AVAILABLE DATA START

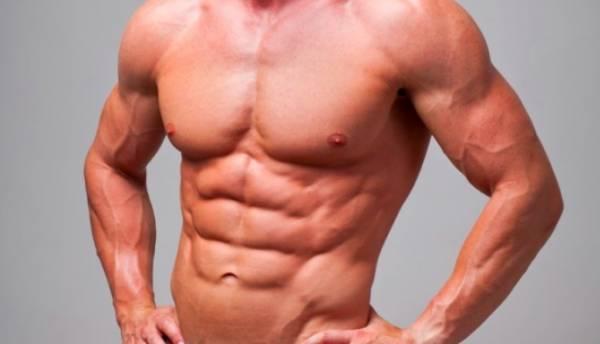 تقسيمة عضلات البطن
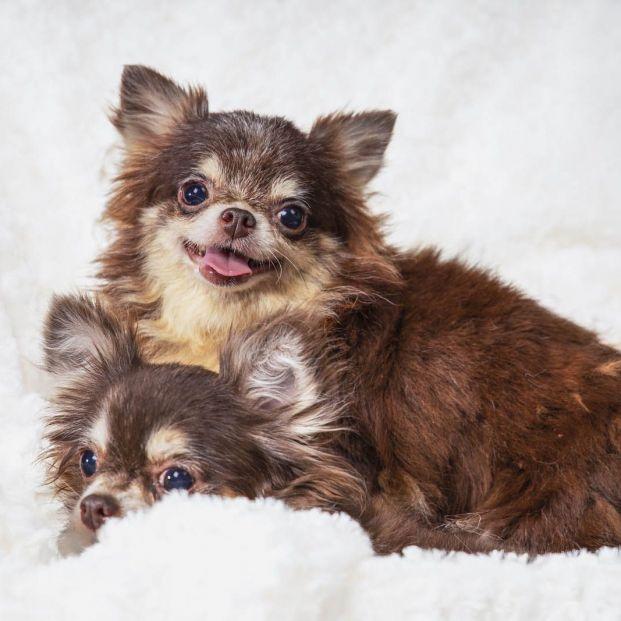 Cuáles son las mejores razas de perros para personas mayores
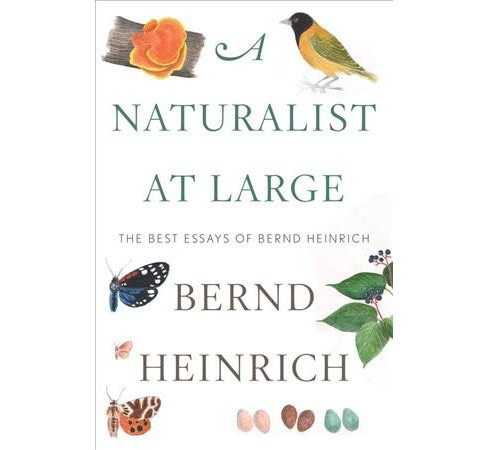 Naturalist at Large : The Best Essays of Bernd Heinrich -  (Hardcover) - image 1 of 1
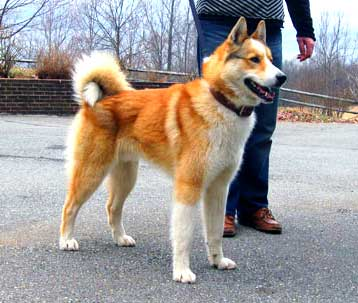 Vostotchno-Sibirskaïa Laïka is a large dog with a wolf-like appearance.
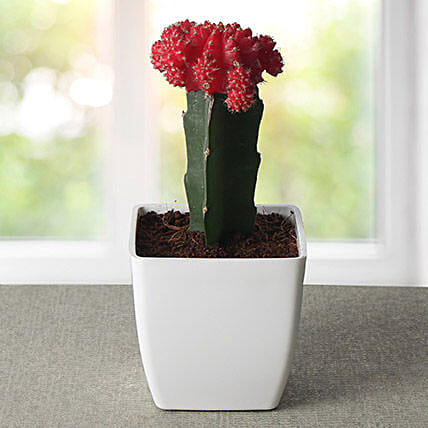 Moon cactus plant in a red plastic vase:Flowering Plants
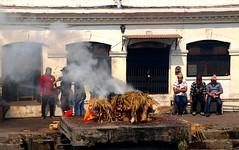 2018-03-24 (Giåm) Tags: kathmandu kathmandou katmandou katmandu काठमाडौं pashupatinath pashupatinathtemple पशुपतिनाथमन्दिर kathmanduvalley nepal नेपाल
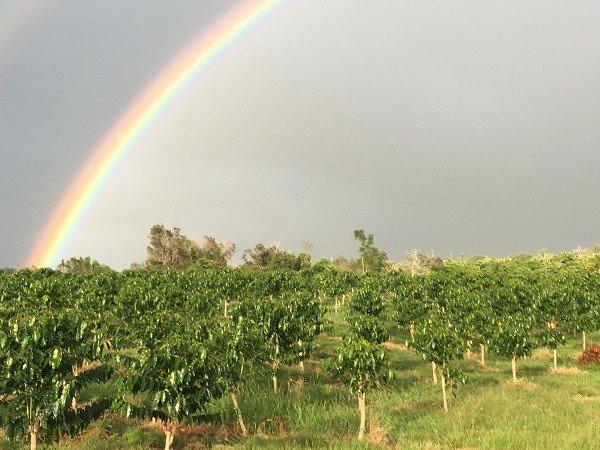 コロナがハワイのコーヒー農園を直撃「コーヒーを摘む外国人労働者がいなくなる」<br />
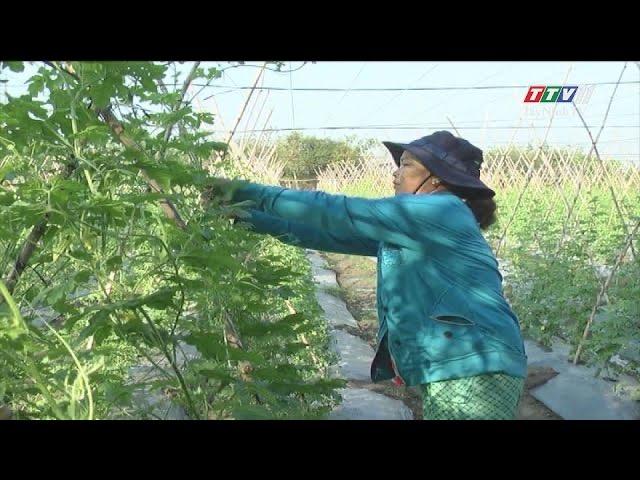 Tây Ninh ổn định diện tích rau màu vụ hè thu | NÔNG NGHIỆP TÂY NINH | TayNinhTV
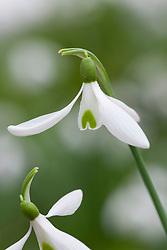 Galanthus 'Atkinsii'  AGM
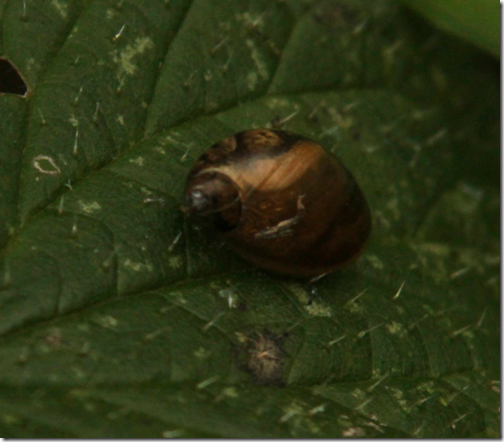 16 amber-snail-2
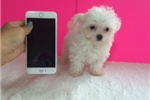 Picture of Prince Tiniest Male Maltese Puppy Available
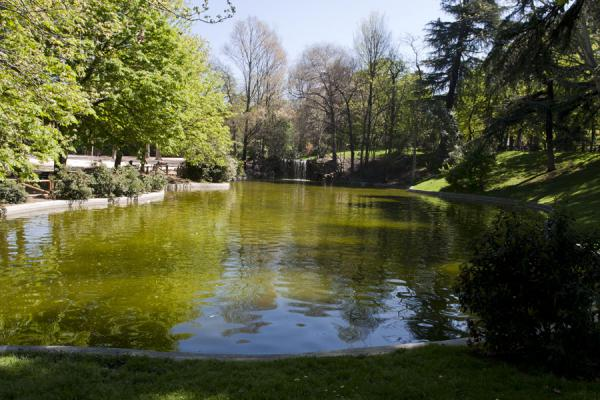 Foto van Trees surrounding a pond with waterfall in the Retiro Park - Spanje - Europa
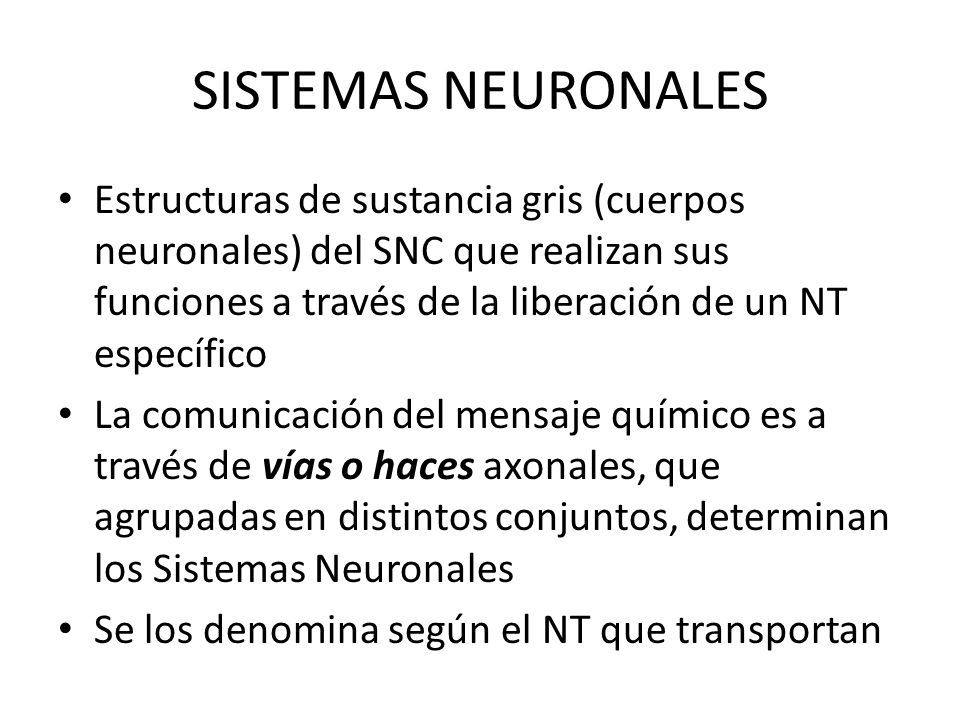 SISTEMAS NEURONALES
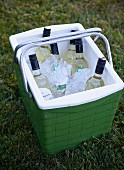 A Cooler with Wine Bottles in the Grass
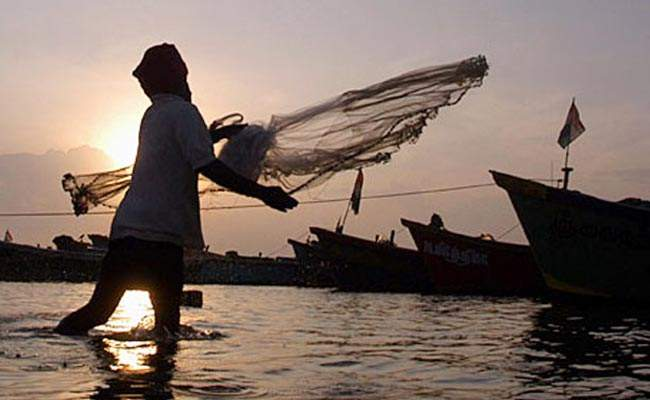 Many Indian fisherman from Tamil Nadu have been arrested by Sri Lanka in the recent past.|PTI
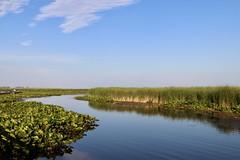 Point Pelee's Wetlands in sunset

AVAILABLE DATA END

## TASK STATEMENT
Set aside the pictures. Then return every line of the material above verbatim.

## ANSWER SECTION
 تقسيمة عضلات البطن
 Cuáles son las mejores razas de perros para personas mayores
 Naturalist at Large : The Best Essays of Bernd Heinrich -  (Hardcover) - image 1 of 1
 Vostotchno-Sibirskaïa Laïka is a large dog with a wolf-like appearance.
 Moon cactus plant in a red plastic vase:Flowering Plants
 2018-03-24 (Giåm) Tags: kathmandu kathmandou katmandou katmandu काठमाडौं pashupatinath pashupatinathtemple पशुपतिनाथमन्दिर kathmanduvalley nepal नेपाल
 コロナがハワイのコーヒー農園を直撃「コーヒーを摘む外国人労働者がいなくなる」<br />
 Tây Ninh ổn định diện tích rau màu vụ hè thu | NÔNG NGHIỆP TÂY NINH | TayNinhTV
 Galanthus 'Atkinsii'  AGM
 16 amber-snail-2
 Picture of Prince Tiniest Male Maltese Puppy Available
 Foto van Trees surrounding a pond with waterfall in the Retiro Park - Spanje - Europa
 SISTEMAS NEURONALES
 A Cooler with Wine Bottles in the Grass
 Many Indian fisherman from Tamil Nadu have been arrested by Sri Lanka in the recent past.|PTI
 Point Pelee's Wetlands in sunset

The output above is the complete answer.